* [Brief] Continue the article about Lauren Clarke's compost service, starting right after its final sentence.

* [Quoted passage]

-.-.-

Lauren Clarke wants to help Dallas residents save the planet without getting their hands dirty.
By Ryan Conner |
Turn Compost owner Lauren Clarke
Elizabeth Lavin
Lauren Clarke starts every morning in her garden. The Lakewood resident tends to her vegetable plants and fruit trees and feeds her chickens. Her 4-year-old son, Benjamin, pulls fresh blackberries from the vine and pops them into his mouth. She ends the day there, too, enjoying a glass of wine while reading and watching Benjamin play. “Cooking and gardening is therapeutic to me,” she says. “It’s become part of my daily process—like some might exercise, meditate, or say prayers.”

It’s also just a small part of Clarke’s bigger plan for reducing food waste in Dallas. Last year, she launched Turn Compost, a concierge compost service that makes it easy for residential clients and companies to minimize their environmental impact.

“We would wash dishes in a container in the sink, and we wouldn’t even let the water run down the sink. Then we’d throw the water from that pail out back into the garden.”

Here’s how it works: for a monthly subscription starting at $35, Clarke or someone from her team brings you a 5-gallon bucket with an industrial lid that seals. Fill it up with Turn-approved foods (eggshells, fruits, vegetables, coffee grounds, grains), and someone from the team comes back in a week to pick it up and leave a clean bucket. There’s also a cheaper option if you want to drop your bucket off at a designated spot.

Turn partners with local farms and community gardens such as Bonton Farms and Urban Chicken Inc. to receive the scraps and turn it into compost. Residents also get a treat from the farms once a month, such as non-GMO seeds, local honey, and compost soil. Or you can opt to gift the compost to a community or school garden.

-.-.-

[Collected data]

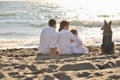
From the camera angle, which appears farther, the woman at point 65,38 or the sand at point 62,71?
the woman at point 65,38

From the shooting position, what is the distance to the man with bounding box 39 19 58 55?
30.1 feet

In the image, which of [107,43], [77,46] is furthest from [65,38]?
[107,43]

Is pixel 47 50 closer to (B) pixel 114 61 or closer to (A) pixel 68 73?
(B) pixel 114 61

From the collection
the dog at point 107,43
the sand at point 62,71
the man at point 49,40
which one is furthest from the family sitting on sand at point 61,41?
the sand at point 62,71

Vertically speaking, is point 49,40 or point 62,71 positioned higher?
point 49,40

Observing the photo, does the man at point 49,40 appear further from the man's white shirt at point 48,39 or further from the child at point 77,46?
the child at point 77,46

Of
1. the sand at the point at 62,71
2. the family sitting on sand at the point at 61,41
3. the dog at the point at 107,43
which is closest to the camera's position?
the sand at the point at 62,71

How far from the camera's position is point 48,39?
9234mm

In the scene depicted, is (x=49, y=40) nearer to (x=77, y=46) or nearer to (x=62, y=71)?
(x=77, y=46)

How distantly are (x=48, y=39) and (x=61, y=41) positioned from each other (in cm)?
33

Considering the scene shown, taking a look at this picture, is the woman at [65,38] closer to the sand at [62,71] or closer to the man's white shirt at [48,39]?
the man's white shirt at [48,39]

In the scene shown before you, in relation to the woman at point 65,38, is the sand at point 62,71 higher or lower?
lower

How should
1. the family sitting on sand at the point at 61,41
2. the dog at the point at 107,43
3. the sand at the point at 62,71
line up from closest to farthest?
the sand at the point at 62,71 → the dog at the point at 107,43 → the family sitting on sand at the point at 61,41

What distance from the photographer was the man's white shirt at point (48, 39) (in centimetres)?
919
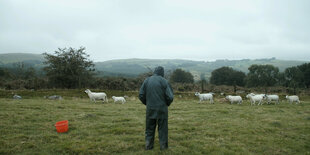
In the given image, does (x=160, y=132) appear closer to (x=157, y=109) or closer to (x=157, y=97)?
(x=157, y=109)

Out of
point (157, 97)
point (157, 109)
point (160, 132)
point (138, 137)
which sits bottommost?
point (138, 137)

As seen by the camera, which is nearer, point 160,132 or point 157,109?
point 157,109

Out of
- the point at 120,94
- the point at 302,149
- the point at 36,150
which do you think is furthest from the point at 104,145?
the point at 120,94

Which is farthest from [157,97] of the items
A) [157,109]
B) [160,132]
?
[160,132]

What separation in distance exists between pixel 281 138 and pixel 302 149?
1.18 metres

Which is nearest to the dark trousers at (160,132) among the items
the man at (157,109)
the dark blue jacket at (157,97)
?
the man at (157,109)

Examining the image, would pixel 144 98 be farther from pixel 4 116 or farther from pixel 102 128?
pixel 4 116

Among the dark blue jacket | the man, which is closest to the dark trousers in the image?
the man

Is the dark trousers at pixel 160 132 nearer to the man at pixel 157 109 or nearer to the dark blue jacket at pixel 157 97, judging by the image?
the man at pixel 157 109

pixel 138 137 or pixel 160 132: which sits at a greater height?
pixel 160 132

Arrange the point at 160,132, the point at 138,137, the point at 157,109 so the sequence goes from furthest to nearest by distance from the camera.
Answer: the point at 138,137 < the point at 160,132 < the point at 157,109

-.-.-

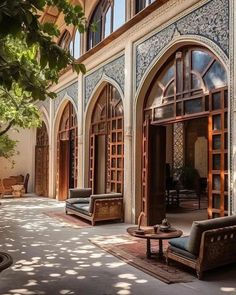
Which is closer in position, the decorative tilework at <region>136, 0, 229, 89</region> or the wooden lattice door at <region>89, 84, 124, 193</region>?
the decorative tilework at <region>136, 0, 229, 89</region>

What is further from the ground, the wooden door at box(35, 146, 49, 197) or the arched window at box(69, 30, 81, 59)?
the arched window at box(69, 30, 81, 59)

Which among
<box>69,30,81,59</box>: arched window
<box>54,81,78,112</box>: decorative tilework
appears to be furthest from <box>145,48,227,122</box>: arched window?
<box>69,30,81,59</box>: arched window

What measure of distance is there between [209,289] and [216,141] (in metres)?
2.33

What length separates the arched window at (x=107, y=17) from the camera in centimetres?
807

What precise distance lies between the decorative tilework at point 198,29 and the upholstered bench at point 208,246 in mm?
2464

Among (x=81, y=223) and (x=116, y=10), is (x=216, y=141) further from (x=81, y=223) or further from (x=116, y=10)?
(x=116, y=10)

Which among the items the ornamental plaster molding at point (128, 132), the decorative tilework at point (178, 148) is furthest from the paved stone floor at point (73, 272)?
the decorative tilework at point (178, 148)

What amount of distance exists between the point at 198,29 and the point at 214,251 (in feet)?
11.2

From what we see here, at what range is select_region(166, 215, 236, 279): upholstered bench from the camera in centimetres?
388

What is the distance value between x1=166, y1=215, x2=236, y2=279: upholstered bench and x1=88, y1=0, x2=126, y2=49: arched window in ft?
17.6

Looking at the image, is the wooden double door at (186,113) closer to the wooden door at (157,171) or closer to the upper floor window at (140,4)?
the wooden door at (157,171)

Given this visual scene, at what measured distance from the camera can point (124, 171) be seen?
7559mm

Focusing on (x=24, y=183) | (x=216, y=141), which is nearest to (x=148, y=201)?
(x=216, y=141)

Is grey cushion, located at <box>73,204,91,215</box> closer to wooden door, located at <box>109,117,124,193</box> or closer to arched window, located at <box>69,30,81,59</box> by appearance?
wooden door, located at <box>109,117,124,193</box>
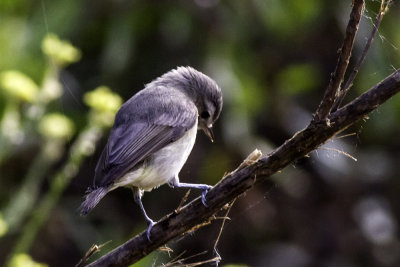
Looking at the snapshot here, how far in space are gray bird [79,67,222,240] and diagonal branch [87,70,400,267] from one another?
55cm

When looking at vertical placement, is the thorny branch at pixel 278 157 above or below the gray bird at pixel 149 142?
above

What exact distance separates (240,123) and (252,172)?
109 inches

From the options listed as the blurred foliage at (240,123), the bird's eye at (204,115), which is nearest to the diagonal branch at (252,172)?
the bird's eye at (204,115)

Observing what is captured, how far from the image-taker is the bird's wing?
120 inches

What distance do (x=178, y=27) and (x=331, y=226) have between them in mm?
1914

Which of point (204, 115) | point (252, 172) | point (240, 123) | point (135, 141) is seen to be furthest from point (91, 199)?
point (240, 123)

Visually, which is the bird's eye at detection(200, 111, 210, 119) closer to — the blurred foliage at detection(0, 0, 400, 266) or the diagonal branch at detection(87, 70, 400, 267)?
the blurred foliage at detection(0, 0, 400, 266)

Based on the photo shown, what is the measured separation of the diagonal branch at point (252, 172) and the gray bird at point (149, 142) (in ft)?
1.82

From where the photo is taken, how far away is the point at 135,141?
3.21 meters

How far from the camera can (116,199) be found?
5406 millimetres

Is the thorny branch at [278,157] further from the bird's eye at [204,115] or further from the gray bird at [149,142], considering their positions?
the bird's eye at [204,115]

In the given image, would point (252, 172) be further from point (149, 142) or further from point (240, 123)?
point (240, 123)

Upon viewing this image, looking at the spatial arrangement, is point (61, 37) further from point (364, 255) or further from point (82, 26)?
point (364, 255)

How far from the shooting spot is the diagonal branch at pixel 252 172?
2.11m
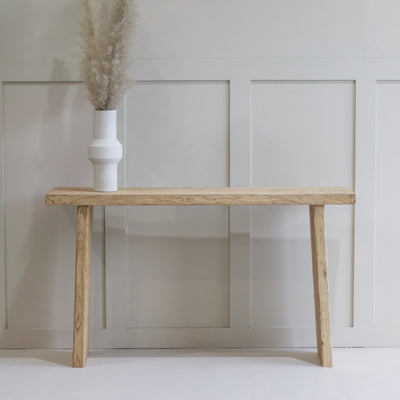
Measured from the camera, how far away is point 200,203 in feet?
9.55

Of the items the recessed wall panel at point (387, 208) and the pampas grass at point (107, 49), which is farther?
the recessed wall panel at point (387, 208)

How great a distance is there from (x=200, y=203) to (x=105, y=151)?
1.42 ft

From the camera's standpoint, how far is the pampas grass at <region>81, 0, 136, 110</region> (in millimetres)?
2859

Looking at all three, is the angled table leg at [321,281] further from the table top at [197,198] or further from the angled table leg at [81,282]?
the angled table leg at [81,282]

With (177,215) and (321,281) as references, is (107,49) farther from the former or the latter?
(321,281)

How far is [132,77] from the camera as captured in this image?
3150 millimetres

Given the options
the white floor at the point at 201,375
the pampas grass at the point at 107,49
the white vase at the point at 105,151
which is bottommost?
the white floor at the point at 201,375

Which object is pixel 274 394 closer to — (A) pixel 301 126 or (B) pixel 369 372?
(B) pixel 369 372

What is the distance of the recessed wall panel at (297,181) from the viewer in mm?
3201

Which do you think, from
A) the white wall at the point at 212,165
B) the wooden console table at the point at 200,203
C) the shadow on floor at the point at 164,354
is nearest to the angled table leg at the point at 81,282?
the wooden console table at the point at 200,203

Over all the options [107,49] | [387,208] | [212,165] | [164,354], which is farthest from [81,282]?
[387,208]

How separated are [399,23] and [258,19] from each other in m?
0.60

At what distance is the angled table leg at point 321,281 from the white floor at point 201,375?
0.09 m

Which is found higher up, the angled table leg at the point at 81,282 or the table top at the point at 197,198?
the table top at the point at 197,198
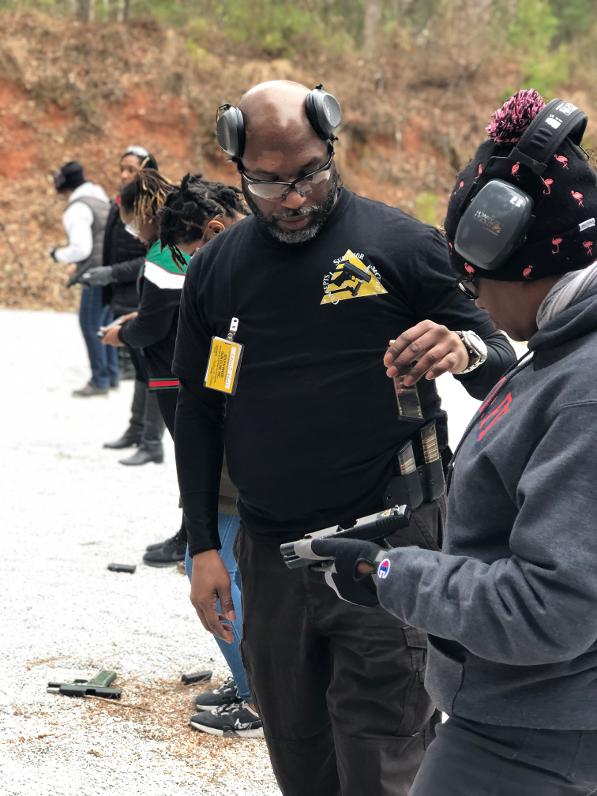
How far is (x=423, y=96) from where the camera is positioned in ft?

-.-.-

* [Answer section]
Turn Compost DallasComposting is not a new concept for Clarke. The Dallas native has experimented with the idea for the last 10 years, from throwing scraps into a tumbler-style bin to vermicomposting with worms. She learned to be resourceful and give back to the soil from her grandmother Wanda Lea Craig, one of 10 children who lived on a large property in Centerville. The family grew their own food, raised chickens, composted, and cooked with seasonal ingredients every day. They never wasted—not even water. “We would wash dishes in a container in the sink, and we wouldn’t even let the water run down the sink. Then we’d throw the water from that pail out back into the garden,” Clarke says.

When she started her own family, she naturally started a garden, too. At the time, she had moved to Jacksonville, Florida, from New York City, where she spent nine years working in marketing. It was food culture shock. “I planted a backyard garden and started composting and cooking right away,” she says. Each month she’d take on a new food challenge, studying the ins and outs of a different culinary style.

When she and her husband and stepdaughter moved back to her hometown of Dallas, Clarke applied to Texas A&M’s program for Texas Master Gardeners. “You get a broad spectrum of a horticulture education, starting with the basics of plant science and pathology to turf to growing vegetables,” she says. From there, she went on to take cooking classes at El Centro College. She’s always been a home chef, but she was ready to learn the proper rules of food prep.

All of this—the informal and formal training—laid the groundwork for Turn. “Culinary school and the master gardener program opened up my eyes with this whole issue of food waste and how horrible it is in our environment,” Clarke says. For her, composting felt like a normal part of cooking. “I enjoyed it. It’s easy. It made sense,” she says. “I guess I didn’t realize that nobody in Dallas at a business level was doing it.”

Clarke launched the pilot program in her own neighborhood, and now Turn picks up compost bins in 15-plus Dallas ZIP codes and a few suburbs. One goal is to convince large companies to start recognizing their part in the landfill problem. “I believe that it should happen at many different levels with many different strategies,” she says. “My passion is to get consumers and businesses here to do the right thing.”